Today Coinbase became the first crypto company to be granted #Visa principal membership. This will enable us to offer more features for #CoinbaseCard users in the UK and Europe; from additional services to more supported markets – all making it easier to spend crypto everyday.
— Coinbase (@coinbase) February 19, 2020
In an official blogpost on the website, Coinbase said that the VISA membership will allow it to offer a better customer experience. This is arguably the biggest move in the direction of making crypto payments by the company since launching the Coinbase Card, based on VISA’s gateway. As of date, the Coinbase Card is functional in 29 markets throughout Europe, where users can make payments in 10 different cryptocurrencies, at millions of POS merchant locations.
The best thing about the Coinbase Card is that it is being genuinely utilized in mature economies like the UK, France, Spain, and Italy. In the blogpost, the company further added,
“Following the success of Coinbase Card, we are proud to be the first company in the crypto ecosystem to be granted Visa principal membership.

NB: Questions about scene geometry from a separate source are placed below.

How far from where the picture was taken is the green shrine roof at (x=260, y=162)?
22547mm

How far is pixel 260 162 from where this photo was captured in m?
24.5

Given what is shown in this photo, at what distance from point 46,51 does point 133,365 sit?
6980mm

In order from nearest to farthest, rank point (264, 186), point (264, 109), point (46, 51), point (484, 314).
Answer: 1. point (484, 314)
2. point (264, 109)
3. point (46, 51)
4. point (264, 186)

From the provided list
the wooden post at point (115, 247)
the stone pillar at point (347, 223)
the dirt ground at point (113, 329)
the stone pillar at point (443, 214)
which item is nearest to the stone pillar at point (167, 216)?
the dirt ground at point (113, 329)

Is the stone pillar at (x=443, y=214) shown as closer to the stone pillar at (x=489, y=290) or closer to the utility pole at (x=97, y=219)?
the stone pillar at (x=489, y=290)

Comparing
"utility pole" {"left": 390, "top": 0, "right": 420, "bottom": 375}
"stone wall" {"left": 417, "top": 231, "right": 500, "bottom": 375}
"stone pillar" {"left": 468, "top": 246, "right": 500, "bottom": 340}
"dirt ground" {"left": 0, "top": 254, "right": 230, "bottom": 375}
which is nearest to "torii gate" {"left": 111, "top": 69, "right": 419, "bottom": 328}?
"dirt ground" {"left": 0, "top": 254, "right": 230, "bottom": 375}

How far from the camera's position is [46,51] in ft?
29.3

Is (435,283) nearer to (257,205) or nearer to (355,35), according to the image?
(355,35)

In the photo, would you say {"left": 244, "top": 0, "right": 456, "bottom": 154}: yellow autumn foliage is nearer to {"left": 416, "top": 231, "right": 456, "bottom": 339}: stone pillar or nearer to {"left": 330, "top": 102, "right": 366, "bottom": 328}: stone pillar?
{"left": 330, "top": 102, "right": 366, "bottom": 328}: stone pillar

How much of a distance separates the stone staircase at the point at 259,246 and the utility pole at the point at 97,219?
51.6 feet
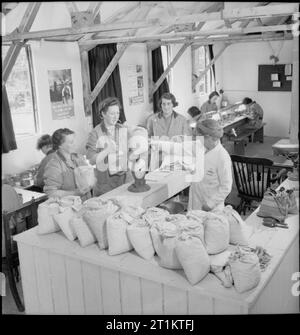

This membership will enable us to offer more features for Coinbase Card customers; from additional services to support in more markets — all elements that will help to evolve and enrich the cryptocurrency payment experience.”
VISA has been looking forward to expand its foothold in the crypto payments segment since the decentralized payments have been growing phenomenally in the past couple of years. For instance, VISA partnered with London based crypto-fiat transfer platform Wirex to launch the Wirex VISA Travelcard, in a bid to shake-up the $800 billion payments industry in the APAC region.